In truth, he was no fonder of them than his brother dramatists who, like him, wrote for the voice by the ear. “To your” is still one syllable in ordinary speech, and “masculine” and “greedily” were and are dissyllables or trisyllables according to their place in the verse. Coleridge was making pedantry of a very simple matter. Yet he has said with perfect truth of Chaucer’s verse, “Let a few plain rules be given for sounding the final è of syllables, and for expressing the terminations of such words as ocëan and natiön, &c., as dissyllables,—or let the syllables to be sounded in such cases be marked by a competent metrist. This simple expedient would, with a very few trifling exceptions, where the errors are inveterate, enable any one to feel the perfect smoothness and harmony of Chaucer’s verse.” But let us keep widely clear of Latin and Greek terms of prosody! It is also more important here than even with the dramatists of Shakespeare’s time to remember that we have to do with a language caught more from the ear than from books. The best school for learning to understand Chaucer’s elisions, compressions, slurrings-over and runnings-together of syllables is to listen to the habitual speech of rustics with whom language is still plastic to meaning, and hurries or prolongs itself accordingly. Here is a contraction frequent in Chaucer, and still common in New England:—

“But me were lever than [lever ’n] all this town, quod he.”

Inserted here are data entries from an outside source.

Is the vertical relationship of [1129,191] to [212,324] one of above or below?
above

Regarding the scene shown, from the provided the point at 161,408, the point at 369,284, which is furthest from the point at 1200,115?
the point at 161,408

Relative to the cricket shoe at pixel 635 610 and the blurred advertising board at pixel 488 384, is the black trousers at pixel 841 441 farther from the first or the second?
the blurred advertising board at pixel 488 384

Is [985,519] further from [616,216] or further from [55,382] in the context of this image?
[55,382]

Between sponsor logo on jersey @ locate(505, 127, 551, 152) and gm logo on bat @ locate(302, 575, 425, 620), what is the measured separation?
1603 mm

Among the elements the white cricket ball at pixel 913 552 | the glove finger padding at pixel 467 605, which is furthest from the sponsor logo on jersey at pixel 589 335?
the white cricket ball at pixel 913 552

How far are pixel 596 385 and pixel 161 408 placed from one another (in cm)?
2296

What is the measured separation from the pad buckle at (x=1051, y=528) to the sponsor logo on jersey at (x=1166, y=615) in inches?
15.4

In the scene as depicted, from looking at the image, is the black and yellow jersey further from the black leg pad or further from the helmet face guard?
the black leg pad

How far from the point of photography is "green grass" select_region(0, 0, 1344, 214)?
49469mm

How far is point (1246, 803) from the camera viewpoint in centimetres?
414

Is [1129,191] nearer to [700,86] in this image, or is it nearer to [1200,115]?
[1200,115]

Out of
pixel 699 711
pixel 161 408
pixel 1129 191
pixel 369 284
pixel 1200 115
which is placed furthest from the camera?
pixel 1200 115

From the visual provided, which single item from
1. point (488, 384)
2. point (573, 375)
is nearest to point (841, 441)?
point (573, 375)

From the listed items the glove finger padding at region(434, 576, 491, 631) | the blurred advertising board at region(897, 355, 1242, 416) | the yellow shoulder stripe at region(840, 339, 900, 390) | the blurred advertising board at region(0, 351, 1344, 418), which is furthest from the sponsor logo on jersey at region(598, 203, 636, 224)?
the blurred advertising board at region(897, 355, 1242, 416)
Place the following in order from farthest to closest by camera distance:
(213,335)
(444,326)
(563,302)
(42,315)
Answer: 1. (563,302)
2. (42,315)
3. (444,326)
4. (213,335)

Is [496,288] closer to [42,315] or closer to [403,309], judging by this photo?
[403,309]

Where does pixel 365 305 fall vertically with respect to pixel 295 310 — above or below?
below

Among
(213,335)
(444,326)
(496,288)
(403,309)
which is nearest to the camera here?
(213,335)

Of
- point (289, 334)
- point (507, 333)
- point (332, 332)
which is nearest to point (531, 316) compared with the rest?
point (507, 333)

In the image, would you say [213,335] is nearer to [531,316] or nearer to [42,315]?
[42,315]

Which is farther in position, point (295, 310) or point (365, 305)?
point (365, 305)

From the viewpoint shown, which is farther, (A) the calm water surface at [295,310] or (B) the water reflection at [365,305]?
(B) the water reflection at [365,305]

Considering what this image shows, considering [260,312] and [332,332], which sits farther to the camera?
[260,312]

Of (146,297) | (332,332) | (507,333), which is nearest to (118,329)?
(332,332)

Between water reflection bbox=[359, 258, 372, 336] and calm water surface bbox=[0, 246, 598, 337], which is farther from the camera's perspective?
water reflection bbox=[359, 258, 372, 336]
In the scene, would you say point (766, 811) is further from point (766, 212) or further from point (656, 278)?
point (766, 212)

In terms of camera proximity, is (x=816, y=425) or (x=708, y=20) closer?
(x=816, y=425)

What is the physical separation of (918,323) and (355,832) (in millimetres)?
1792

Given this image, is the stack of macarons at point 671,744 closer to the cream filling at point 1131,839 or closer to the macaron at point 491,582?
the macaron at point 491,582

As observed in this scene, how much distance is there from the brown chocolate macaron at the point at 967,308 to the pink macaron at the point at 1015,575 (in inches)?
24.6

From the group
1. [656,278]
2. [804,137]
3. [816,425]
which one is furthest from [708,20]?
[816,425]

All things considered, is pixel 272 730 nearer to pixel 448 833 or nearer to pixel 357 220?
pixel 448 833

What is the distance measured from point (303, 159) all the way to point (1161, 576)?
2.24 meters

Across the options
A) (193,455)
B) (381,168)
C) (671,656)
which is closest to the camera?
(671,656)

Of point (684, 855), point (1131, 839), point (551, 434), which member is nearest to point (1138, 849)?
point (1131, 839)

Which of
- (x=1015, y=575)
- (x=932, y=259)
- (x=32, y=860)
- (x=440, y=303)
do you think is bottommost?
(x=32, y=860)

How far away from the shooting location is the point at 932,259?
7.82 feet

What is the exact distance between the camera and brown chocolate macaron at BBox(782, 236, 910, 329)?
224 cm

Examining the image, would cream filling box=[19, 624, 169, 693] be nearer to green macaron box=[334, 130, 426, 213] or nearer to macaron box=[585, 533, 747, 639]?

Let one example suffice for many. To Coleridge’s rules another should be added by a wise editor; and that is to restore the final n in the infinitive and third person plural of verbs, and in such other cases as can be justified by the authority of Chaucer himself. Surely his ear could never have endured the sing-song of such verses as

“I couthe telle for a gowne-cloth,”

or

“Than ye to me schuld breke youre trouthe.”

Chaucer’s measure is so uniform (making due allowances) that words should be transposed or even omitted where the verse manifestly demands it,—and with copyists so long and dull of ear this is often the case. Sometimes they leave out a needful word:—

“But er [the] thunder stynte, there cometh rain,”
“When [that] we ben yflattered and ypraised,”
“Tak [ye] him for the greatest gentleman.”